Records from a data collection
━━━━━━━━━━━━━━━━━━━━

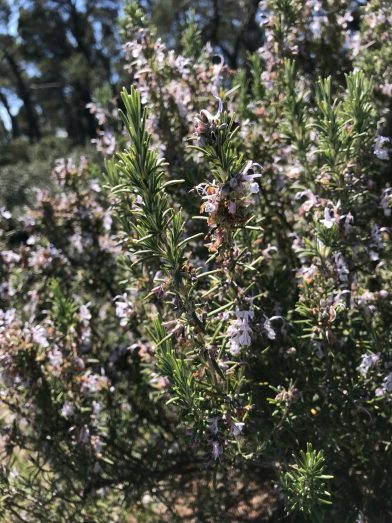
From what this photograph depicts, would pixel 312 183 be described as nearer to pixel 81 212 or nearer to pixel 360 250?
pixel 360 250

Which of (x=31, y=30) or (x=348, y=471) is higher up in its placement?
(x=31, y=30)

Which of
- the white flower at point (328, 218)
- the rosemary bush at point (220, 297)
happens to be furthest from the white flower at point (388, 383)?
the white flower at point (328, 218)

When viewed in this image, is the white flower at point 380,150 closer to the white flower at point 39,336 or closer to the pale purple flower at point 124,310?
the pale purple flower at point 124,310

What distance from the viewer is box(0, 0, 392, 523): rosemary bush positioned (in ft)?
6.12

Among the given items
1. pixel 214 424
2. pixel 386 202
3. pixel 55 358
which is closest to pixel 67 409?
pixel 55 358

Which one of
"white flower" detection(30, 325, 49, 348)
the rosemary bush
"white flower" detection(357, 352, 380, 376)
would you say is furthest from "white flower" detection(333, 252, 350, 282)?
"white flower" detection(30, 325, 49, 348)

━━━━━━━━━━━━━━━━━━━━

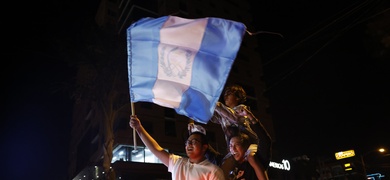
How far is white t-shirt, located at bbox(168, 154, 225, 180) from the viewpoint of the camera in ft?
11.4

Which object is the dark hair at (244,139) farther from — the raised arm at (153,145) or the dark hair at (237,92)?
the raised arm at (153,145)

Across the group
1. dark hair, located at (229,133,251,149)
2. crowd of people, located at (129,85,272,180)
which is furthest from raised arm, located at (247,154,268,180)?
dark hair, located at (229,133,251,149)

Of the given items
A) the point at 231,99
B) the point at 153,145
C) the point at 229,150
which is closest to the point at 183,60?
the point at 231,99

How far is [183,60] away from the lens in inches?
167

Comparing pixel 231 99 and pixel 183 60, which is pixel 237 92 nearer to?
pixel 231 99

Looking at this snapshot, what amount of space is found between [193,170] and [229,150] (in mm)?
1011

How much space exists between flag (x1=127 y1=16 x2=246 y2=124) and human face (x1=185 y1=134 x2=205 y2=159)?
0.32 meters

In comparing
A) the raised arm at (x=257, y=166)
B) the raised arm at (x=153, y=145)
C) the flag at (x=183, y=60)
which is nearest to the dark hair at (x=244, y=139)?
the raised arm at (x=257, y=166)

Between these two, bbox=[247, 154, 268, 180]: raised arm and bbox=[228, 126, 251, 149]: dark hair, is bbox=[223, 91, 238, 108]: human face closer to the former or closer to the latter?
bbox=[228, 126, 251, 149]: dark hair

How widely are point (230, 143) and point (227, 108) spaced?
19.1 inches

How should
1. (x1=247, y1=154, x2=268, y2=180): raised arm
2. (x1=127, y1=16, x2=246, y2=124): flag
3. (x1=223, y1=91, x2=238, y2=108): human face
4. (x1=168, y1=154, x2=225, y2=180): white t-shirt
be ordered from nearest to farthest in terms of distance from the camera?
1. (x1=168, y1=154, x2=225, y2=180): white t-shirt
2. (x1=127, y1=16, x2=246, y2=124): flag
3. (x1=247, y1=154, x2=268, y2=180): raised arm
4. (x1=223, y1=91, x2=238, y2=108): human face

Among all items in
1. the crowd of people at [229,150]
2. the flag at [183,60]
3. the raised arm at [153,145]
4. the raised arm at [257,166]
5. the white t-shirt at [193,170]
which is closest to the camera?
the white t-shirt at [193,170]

━━━━━━━━━━━━━━━━━━━━

### INSTRUCTIONS TO FOLLOW
Can you put the entries into a Markdown table with the columns Row and Line, one line per row and no blank lines? Begin at the line that has "In comparing" and stop after the line that has "19.1 inches".

### SOLUTION TO THIS PROBLEM
| Row | Line |
|---|---|
| 1 | In comparing |
| 2 | A) the raised arm at (x=257, y=166) |
| 3 | B) the raised arm at (x=153, y=145) |
| 4 | C) the flag at (x=183, y=60) |
| 5 | which is nearest to the dark hair at (x=244, y=139)? |
| 6 | the raised arm at (x=257, y=166) |
| 7 | Between these two, bbox=[247, 154, 268, 180]: raised arm and bbox=[228, 126, 251, 149]: dark hair, is bbox=[223, 91, 238, 108]: human face closer to the former or closer to the latter? |
| 8 | bbox=[228, 126, 251, 149]: dark hair |
| 9 | How widely are point (230, 143) and point (227, 108) spaced? |
| 10 | 19.1 inches |